- **TASK GOAL**:
Filter by the string "span": return the lines of the material that contain it.

- **PROVIDED RECORDS**:
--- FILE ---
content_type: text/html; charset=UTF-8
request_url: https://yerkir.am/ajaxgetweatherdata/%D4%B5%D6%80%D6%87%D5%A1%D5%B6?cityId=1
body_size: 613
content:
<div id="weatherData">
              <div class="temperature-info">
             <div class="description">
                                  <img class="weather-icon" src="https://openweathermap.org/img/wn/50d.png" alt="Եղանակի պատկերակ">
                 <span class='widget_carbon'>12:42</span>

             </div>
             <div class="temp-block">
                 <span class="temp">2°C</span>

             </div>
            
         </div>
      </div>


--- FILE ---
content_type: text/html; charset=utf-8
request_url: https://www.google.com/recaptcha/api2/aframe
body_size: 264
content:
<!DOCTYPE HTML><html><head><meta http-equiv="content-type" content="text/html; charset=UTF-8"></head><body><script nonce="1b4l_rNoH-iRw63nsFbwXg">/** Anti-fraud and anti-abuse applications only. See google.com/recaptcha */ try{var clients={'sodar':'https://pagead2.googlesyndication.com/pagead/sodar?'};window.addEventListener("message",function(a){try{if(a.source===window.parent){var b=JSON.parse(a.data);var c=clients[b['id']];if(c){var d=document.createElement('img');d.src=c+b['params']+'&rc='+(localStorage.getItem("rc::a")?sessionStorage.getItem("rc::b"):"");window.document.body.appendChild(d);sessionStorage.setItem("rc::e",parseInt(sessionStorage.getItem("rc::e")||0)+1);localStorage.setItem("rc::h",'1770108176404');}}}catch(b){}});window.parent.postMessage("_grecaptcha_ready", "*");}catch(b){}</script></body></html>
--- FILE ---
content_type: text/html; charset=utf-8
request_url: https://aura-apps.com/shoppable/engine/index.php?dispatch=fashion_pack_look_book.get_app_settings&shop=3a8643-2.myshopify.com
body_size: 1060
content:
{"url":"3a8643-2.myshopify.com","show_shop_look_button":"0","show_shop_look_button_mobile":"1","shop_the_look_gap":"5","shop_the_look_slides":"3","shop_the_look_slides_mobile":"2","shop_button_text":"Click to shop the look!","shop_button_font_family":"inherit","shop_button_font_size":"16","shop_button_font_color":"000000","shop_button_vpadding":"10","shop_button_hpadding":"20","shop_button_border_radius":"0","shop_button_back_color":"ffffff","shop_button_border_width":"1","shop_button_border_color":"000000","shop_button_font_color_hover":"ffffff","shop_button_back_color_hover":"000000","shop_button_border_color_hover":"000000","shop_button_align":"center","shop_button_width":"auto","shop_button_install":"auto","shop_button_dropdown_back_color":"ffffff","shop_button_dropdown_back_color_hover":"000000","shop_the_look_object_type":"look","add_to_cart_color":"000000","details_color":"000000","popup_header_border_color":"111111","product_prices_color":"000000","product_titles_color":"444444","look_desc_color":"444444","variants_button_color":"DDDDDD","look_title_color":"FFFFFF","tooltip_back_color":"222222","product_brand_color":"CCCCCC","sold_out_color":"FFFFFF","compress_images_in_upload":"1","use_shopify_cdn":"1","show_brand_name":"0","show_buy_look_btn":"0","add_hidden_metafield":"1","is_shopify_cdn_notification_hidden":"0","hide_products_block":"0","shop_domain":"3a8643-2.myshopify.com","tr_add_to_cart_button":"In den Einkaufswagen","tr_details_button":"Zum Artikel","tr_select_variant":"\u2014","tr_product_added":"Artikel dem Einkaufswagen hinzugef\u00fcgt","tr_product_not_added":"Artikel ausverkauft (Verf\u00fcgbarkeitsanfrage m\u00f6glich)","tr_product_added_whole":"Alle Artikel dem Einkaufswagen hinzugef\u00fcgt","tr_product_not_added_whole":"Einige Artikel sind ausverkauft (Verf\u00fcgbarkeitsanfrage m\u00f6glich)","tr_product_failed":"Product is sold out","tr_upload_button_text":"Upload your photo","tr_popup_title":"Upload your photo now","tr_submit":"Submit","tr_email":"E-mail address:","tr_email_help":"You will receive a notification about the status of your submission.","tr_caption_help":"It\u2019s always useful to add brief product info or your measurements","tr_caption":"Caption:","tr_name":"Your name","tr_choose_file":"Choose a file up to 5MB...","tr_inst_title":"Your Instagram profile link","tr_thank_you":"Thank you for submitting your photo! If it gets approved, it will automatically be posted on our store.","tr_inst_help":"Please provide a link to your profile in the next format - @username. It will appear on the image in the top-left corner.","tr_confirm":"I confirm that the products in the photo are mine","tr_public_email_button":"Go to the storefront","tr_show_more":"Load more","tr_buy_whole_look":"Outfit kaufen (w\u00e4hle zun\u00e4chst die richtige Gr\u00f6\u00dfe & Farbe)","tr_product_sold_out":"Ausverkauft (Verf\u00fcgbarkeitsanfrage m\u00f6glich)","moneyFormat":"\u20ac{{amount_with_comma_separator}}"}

---

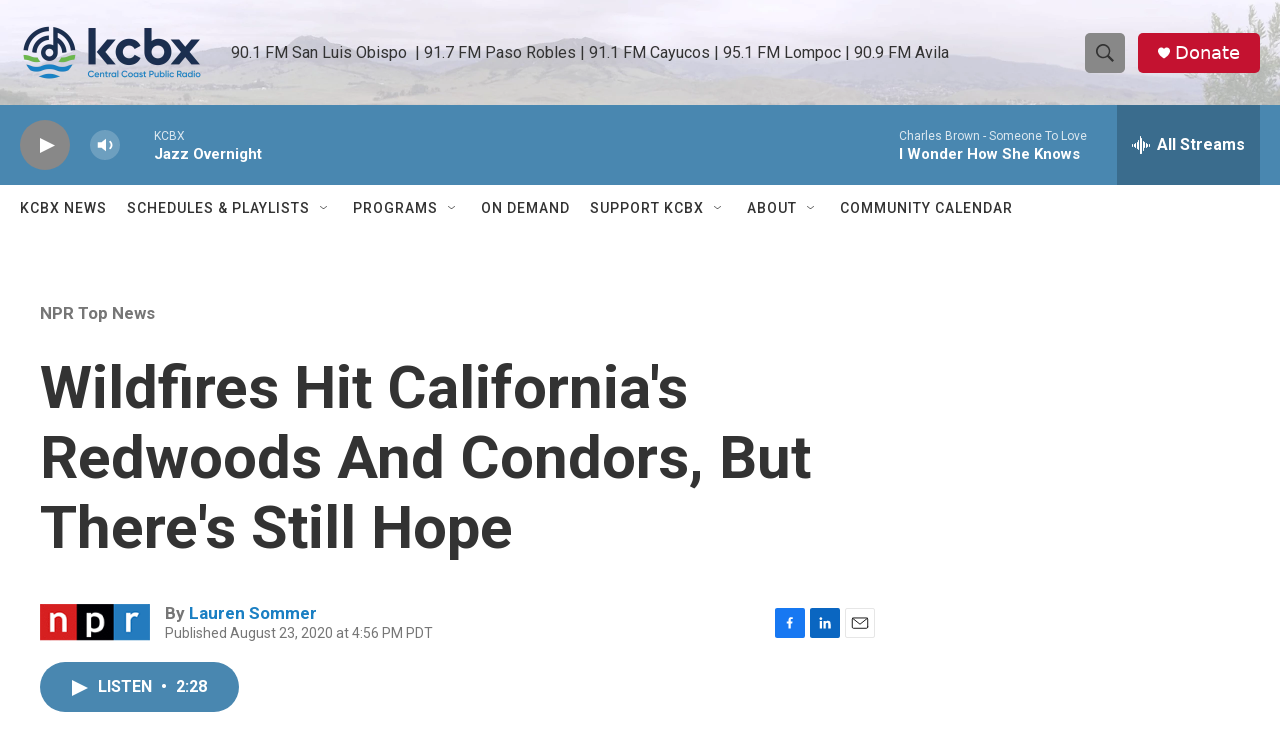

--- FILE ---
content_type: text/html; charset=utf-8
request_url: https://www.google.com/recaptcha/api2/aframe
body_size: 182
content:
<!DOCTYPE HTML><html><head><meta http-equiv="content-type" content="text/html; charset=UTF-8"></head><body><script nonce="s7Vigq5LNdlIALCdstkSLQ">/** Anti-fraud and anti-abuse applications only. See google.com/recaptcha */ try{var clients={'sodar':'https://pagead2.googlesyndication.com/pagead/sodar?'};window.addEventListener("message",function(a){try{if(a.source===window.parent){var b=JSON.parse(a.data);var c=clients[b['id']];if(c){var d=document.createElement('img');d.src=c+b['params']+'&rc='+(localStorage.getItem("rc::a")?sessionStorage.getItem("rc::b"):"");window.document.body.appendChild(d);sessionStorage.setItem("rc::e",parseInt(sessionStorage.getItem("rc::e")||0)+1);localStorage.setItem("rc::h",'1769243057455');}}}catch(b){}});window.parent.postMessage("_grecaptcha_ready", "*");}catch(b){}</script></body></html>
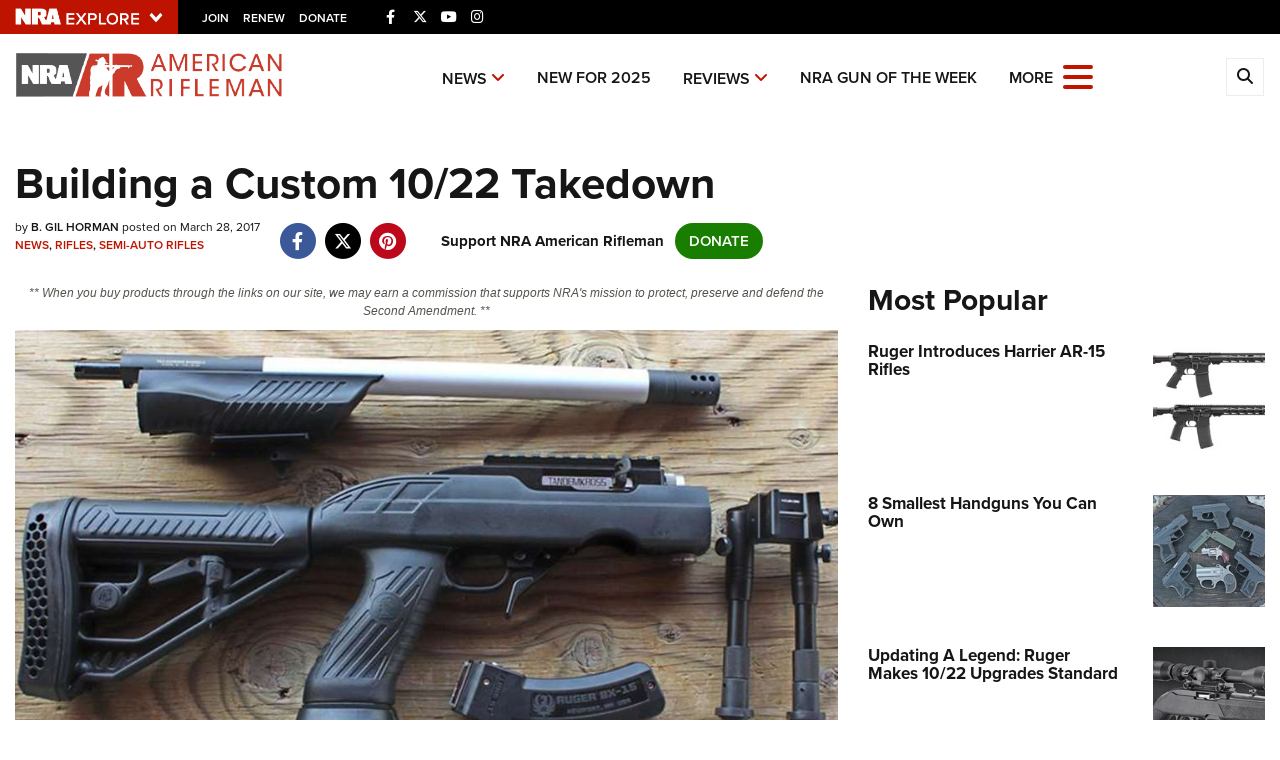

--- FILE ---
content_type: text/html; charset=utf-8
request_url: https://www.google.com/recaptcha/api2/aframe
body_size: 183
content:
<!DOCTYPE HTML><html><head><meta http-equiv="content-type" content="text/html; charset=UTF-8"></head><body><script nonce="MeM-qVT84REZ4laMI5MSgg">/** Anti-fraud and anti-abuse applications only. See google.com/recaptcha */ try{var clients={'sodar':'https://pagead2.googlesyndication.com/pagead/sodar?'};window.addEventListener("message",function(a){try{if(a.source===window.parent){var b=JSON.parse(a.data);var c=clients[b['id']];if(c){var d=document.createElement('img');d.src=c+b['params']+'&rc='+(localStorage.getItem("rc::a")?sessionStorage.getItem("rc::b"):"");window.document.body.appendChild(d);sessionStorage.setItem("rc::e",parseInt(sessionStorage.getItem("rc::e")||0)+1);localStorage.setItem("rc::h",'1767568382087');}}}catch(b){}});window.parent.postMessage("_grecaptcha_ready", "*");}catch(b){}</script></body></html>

- **THE ANSWER**:
                 <span class='widget_carbon'>12:42</span>
                 <span class="temp">2°C</span>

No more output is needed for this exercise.